Problem:
Print this span of the material below exactly: the line with "President Barack Obama", the line with "Gruppe junge Leute, die", and every line between them, but nothing else.

Information shown START

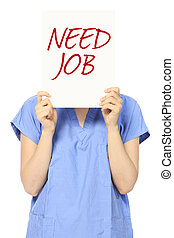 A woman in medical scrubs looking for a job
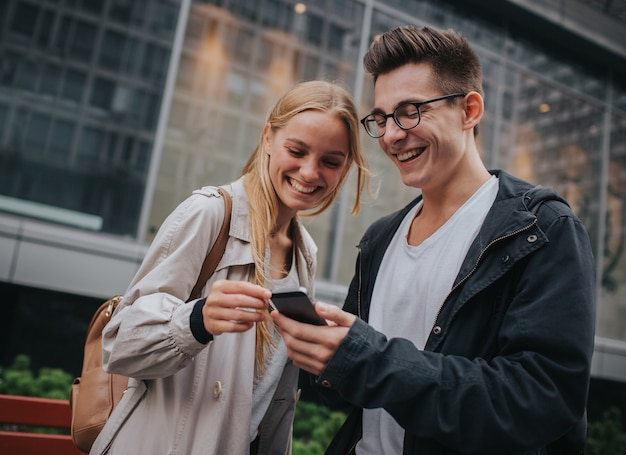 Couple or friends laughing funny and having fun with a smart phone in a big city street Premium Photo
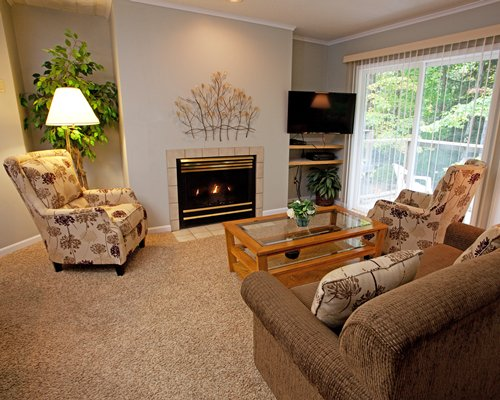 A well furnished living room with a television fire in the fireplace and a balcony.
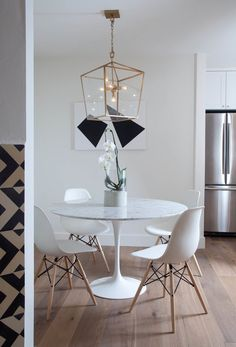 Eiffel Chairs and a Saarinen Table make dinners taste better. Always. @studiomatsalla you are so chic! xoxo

Information shown END
Information shown START

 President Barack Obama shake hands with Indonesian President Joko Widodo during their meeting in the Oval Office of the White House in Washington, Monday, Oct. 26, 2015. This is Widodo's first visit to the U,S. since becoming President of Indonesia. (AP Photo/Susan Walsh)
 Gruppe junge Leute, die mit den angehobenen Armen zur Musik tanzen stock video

Information shown END

Answer area:
 President Barack Obama shake hands with Indonesian President Joko Widodo during their meeting in the Oval Office of the White House in Washington, Monday, Oct. 26, 2015. This is Widodo's first visit to the U,S. since becoming President of Indonesia. (AP Photo/Susan Walsh)
 Gruppe junge Leute, die mit den angehobenen Armen zur Musik tanzen stock video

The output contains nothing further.